Could you repeat all of the entries below, character for character?

☆ ☆ ☆ ☆ ☆ ☆ ☆

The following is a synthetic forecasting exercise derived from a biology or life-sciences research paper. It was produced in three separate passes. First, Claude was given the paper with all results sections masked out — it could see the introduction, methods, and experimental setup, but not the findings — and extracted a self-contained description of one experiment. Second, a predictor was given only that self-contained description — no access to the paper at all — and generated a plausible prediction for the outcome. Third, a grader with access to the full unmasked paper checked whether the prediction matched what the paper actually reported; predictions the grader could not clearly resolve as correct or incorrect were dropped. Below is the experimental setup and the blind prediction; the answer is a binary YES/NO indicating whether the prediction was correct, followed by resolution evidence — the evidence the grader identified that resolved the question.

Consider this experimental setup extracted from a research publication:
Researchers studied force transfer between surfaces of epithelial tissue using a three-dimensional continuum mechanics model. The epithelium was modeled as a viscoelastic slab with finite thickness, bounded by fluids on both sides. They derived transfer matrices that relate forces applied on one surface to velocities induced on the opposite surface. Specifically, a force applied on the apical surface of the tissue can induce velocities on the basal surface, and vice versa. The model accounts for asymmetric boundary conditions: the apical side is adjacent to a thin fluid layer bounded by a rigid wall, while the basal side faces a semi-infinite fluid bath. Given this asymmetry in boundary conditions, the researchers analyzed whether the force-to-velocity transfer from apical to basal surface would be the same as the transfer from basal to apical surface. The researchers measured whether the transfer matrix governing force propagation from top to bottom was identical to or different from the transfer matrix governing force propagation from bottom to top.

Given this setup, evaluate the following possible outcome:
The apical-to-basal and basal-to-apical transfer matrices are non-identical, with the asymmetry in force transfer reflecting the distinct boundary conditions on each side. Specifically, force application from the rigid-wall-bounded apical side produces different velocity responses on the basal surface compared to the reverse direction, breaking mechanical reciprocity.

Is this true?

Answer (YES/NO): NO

☆ ☆ ☆ ☆ ☆ ☆ ☆

- [Finished task]
The following is a synthetic forecasting exercise derived from a biology or life-sciences research paper. It was produced in three separate passes. First, Claude was given the paper with all results sections masked out — it could see the introduction, methods, and experimental setup, but not the findings — and extracted a self-contained description of one experiment. Second, a predictor was given only that self-contained description — no access to the paper at all — and generated a plausible prediction for the outcome. Third, a grader with access to the full unmasked paper checked whether the prediction matched what the paper actually reported; predictions the grader could not clearly resolve as correct or incorrect were dropped. Below is the experimental setup and the blind prediction; the answer is a binary YES/NO indicating whether the prediction was correct, followed by resolution evidence — the evidence the grader identified that resolved the question.

Consider this experimental setup extracted from a research publication:
Researchers studied force transfer between surfaces of epithelial tissue using a three-dimensional continuum mechanics model. The epithelium was modeled as a viscoelastic slab with finite thickness, bounded by fluids on both sides. They derived transfer matrices that relate forces applied on one surface to velocities induced on the opposite surface. Specifically, a force applied on the apical surface of the tissue can induce velocities on the basal surface, and vice versa. The model accounts for asymmetric boundary conditions: the apical side is adjacent to a thin fluid layer bounded by a rigid wall, while the basal side faces a semi-infinite fluid bath. Given this asymmetry in boundary conditions, the researchers analyzed whether the force-to-velocity transfer from apical to basal surface would be the same as the transfer from basal to apical surface. The researchers measured whether the transfer matrix governing force propagation from top to bottom was identical to or different from the transfer matrix governing force propagation from bottom to top.

Given this setup, evaluate the following possible outcome:
The apical-to-basal and basal-to-apical transfer matrices are non-identical, with the asymmetry in force transfer reflecting the distinct boundary conditions on each side. Specifically, force application from the rigid-wall-bounded apical side produces different velocity responses on the basal surface compared to the reverse direction, breaking mechanical reciprocity.

Is this true?

Answer (YES/NO): NO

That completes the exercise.